Without waiting for an invitation, he went to stand before her desk, and Kadaj was immediately interested in the way his whole demeanor changed—gone was the playful, ornery man who could sometimes be so cold. In his place was the TURK Reno, smoothly charming and rather frightening with a barely concealed violence lurking beneath the surface. Kadaj suppressed a shudder, not sure if he liked it or not, but certainly amazed by it.

"And you are?"

"Friend of the family," Reno replied, giving her a smile that Kadaj had personally seen melt women far colder. The man leaned against the desk on one hand, his body cocked just a little, forming a lithe, slender line of sleek black interrupted by the stark white of his half open dress shirt.

"ID, please," the crabby lady asked, though she did seem less irate. She held out her lined palm and Reno handed her his ID, not minding the brush of his fingers on her icky old skin. The woman looked at it and said with sudden warmth, "A TURK, sir? Well, I beg your pardon, I had no idea the boy here had such affiliations."

"He's a special project of the President's," Reno answered, taking his ID back and stuffing it in his pocket. He gave her another smooth smile, his dancing eyes wide and actually rather heated. The way Reno was leaning on the desk, it looked like he was going to kiss her or was at least thinking about it, and the crabby Principal woman was blushing like she was sixteen instead of sixty. "Think we can give it another go, ma'am?"

"Oh, I don't see why not," she said, tittering and fanning herself as Reno straightened, still looking at her like he was starving and she was some kind of buffet.

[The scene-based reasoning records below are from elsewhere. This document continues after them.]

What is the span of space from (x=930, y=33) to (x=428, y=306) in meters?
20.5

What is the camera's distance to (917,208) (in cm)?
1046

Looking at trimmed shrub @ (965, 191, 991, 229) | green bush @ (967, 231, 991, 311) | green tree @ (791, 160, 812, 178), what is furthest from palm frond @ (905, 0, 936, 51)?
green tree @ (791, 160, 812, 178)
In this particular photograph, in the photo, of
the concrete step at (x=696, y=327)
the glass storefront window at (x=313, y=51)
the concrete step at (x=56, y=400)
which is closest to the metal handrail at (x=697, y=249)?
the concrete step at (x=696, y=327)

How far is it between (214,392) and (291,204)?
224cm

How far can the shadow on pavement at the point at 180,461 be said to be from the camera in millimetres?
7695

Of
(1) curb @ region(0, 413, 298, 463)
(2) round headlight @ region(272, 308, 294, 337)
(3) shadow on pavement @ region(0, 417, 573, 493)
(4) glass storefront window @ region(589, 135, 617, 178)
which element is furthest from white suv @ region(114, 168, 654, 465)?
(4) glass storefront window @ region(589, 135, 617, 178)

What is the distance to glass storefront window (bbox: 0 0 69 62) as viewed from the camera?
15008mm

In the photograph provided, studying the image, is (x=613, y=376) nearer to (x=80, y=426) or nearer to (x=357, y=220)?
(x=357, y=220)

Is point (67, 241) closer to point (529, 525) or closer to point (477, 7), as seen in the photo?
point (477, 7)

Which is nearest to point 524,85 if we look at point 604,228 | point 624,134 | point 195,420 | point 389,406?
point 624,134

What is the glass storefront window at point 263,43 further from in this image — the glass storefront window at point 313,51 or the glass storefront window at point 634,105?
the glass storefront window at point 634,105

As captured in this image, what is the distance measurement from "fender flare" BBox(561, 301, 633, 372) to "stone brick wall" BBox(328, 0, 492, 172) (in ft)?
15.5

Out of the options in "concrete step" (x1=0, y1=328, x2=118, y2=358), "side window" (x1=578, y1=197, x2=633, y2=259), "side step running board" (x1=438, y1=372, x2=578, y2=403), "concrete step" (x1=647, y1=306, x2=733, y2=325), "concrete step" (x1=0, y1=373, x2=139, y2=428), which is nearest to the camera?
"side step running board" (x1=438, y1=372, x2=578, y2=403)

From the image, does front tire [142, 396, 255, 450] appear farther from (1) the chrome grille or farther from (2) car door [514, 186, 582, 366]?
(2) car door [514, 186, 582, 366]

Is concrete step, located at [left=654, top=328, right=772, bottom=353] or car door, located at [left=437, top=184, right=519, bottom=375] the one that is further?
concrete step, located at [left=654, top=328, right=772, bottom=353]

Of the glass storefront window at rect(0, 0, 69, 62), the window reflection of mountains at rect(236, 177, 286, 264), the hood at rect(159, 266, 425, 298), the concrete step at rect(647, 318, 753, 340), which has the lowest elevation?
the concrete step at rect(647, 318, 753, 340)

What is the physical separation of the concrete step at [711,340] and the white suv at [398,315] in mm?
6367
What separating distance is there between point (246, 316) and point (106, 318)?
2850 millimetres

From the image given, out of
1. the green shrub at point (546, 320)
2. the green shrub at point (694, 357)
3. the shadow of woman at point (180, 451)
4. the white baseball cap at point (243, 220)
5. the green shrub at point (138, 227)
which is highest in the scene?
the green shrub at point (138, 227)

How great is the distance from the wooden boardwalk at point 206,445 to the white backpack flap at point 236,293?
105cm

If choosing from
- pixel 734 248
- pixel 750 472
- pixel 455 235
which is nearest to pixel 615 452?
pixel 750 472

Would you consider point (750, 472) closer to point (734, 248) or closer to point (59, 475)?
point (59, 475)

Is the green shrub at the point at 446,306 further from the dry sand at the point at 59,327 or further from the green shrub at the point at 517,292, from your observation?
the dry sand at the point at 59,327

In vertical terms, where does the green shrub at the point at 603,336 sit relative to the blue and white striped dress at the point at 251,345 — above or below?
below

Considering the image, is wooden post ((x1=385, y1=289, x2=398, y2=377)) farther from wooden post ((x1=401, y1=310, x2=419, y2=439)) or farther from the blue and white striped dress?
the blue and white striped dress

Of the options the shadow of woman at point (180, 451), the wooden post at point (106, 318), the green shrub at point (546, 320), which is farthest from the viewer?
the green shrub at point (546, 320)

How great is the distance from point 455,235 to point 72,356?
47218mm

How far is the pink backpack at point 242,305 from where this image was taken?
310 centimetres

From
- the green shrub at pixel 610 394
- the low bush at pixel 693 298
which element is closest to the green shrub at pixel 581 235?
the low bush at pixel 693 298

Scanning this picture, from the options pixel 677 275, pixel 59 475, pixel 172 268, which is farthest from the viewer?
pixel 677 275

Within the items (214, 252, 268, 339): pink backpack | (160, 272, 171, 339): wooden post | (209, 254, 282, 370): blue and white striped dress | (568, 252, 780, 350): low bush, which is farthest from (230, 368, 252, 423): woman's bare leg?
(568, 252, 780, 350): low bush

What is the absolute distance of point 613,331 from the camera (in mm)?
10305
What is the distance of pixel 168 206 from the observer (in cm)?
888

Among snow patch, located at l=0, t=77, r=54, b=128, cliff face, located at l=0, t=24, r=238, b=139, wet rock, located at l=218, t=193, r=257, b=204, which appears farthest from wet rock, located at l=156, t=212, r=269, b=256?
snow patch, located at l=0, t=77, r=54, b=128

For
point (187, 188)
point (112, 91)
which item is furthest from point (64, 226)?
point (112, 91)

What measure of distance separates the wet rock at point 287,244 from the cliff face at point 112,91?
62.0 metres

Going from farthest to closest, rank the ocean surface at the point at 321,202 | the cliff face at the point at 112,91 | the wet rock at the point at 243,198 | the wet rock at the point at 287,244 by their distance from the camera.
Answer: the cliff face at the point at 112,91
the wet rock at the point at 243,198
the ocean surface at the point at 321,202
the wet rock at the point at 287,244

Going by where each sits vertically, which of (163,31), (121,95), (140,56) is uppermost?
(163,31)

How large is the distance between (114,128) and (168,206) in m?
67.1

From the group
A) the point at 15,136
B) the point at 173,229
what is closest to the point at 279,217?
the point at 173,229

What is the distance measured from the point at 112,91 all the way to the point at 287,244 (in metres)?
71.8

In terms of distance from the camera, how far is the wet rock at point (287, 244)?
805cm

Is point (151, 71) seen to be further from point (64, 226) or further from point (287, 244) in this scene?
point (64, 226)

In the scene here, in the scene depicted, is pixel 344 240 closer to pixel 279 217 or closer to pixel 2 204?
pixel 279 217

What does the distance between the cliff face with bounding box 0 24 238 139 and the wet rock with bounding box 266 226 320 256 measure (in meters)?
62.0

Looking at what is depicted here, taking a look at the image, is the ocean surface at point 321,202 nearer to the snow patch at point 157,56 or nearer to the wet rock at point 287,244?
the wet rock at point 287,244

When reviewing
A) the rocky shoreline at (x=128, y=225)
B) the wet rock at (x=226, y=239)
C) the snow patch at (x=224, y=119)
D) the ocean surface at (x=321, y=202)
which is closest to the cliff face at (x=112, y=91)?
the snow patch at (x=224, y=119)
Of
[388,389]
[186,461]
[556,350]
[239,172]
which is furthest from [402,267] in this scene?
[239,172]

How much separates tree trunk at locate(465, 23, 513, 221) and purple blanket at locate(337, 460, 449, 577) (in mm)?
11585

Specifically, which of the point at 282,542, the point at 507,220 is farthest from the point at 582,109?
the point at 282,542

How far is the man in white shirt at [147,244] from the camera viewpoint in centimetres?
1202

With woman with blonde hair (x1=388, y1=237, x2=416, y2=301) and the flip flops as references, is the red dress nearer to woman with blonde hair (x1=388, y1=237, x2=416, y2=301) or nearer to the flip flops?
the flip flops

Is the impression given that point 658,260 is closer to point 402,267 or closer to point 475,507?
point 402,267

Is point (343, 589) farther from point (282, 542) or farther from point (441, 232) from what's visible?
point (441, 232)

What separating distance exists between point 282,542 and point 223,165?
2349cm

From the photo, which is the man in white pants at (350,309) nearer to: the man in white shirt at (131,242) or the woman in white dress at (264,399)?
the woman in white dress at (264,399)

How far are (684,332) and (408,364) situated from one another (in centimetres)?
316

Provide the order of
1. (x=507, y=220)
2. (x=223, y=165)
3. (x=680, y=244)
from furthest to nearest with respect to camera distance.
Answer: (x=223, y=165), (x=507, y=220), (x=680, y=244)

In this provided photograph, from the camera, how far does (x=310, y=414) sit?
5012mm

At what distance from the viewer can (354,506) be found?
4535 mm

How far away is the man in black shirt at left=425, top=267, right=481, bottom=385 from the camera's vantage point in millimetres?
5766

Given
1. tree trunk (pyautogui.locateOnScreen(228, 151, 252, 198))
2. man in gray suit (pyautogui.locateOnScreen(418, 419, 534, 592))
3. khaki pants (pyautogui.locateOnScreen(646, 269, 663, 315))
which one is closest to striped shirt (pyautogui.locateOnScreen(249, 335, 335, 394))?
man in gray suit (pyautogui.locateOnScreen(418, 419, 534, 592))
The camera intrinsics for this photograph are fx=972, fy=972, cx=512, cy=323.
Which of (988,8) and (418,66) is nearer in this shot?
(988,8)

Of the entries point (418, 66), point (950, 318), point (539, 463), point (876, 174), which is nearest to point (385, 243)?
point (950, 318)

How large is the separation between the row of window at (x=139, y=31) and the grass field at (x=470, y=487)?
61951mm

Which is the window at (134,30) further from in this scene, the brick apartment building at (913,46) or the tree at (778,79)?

Kadaj was impressed. He always appreciated new and improved ways to get the things his little heart desired, and Reno's seemed to be pretty effective. Kadaj had never seen him use the full force of his charm on anyone before—he never really had to—but in less than five minutes he'd turned the icy, formidable Principal into a giggling, blushing mess and Kadaj was thoroughly dazzled.

"Alright, young man," the gross old woman said, smiling at him with renewed warmth, still fanning herself slightly when Reno came to stand next to her, his shoulder brushing hers. "You can come back, but no more misbehaving, do you understand?"

"Not to worry, I'll straighten him out when we get home," Reno said, giving Kadaj a look that made him shiver with dread. "Come on, kid—let's get outta here."

Kadaj shot to his feet and grabbed his backpack, chastened into silence but largely unrepentant. As they left the office, Reno waved back at the old lady before slinging his arm over Kadaj's shoulders and breathing into his ear, "The shit I do for that sweet ass of yours, baby."

Kadaj giggled a little, relieved that he wasn't really angry, and leaned into him as they headed for the car.